Is The Drunk Driving Device
A Driving Distraction?

This is another story from the Minneapolis Red Star Tribune. It is not available by direct linking since the Red Star requires Free Registration to read their stories. So instead, Google search the name Rochelle Olson, the writer of the story and then click on the NEWS option for Google and you will find the story titled: "Drunken driving devices await guidelines for use".

Here's the skinny. The device is the ignition interlock device that connects to a car's electrical system that tests a motorist's blood-alcohol content (BAC) before allowing or refusing the operator the ability to drive the car.

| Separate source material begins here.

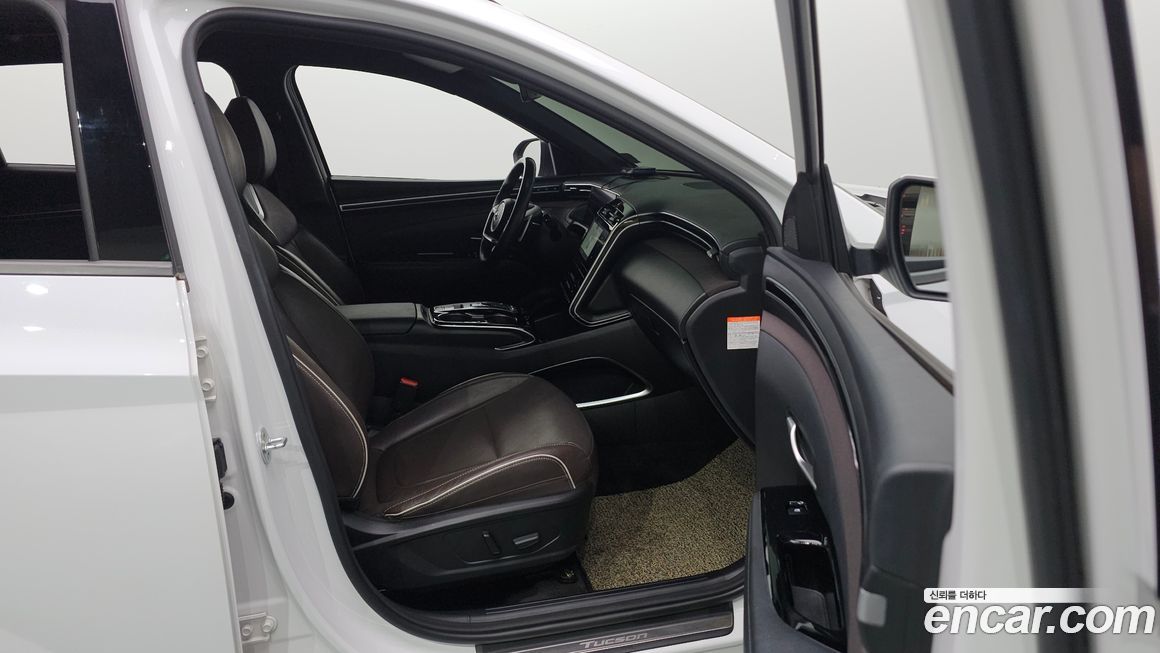 Hyundai Tucson 2021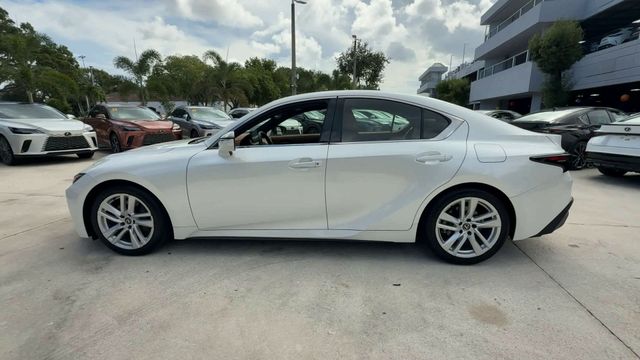 2024 Lexus IS - $37,498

Here is how the device works according to Autosense International, Illinois Secretary of State:

1) Driver types a user code into a key pad,
2) Drivers breathes into the mouthpiece for two to five seconds,
3) The BAC level of driver appears on a digital display, indicating whether the driver has passed or failed. If the level is .025% or above, the car will not start.

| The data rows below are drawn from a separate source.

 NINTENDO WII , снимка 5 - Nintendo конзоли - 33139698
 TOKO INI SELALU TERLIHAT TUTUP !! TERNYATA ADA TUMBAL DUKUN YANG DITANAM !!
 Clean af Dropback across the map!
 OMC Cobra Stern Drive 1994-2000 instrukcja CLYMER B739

And this is where the fun begins (emphasis mine):

According to the article, a driver must retake the test every several minutes while on the road - while driving! If the driver flunks the test, the car horn will honk until the engine is shut down. The horn will also honk if the driver refuses to take the test while driving.

Yeah - this is what people driving on the highways and freeways need, some idiot distracted by having to blow into a tube every so often to keep their vehicle running. Along with talking on cell phones, applying make-up, drinking coffee, text-messaging, reading a map, eating food, changing the radio station or a CD - we have another distraction to add to a long list of driver diversions.


Judge John Holahan - boy, he looks like a a lot of fun to be around, huh?

Hennepin County District Court Judge John Holahan tells the Red Star that, "the one disadvantage to a family is [if] you only have one car in a family, and if the wife has two glasses of wine at dinner, she's not going to be able to start the car."

Oh, so now we're down to two glasses of wine being the determining factor of drunk driving - assuming that two glasses of wine will equal or exceed .025% BAC (and 'Da Judge seems to imply it will) - when the legal limit driving under the influence is a BAC of .08? How very interesting, how very strange, how very arbitrary.

I can't wait for the first lawsuit to be filed when an innocent and sober driver is hurt or killed by another driver who was distracted by being required to blow into the tube of the drunk driving device. And I hope the manufacturer of the device and the state requiring its use has their asses sued.

There are far better ways to enforce drunken driving laws and clamp down on people driving drunk. This device is not one of them.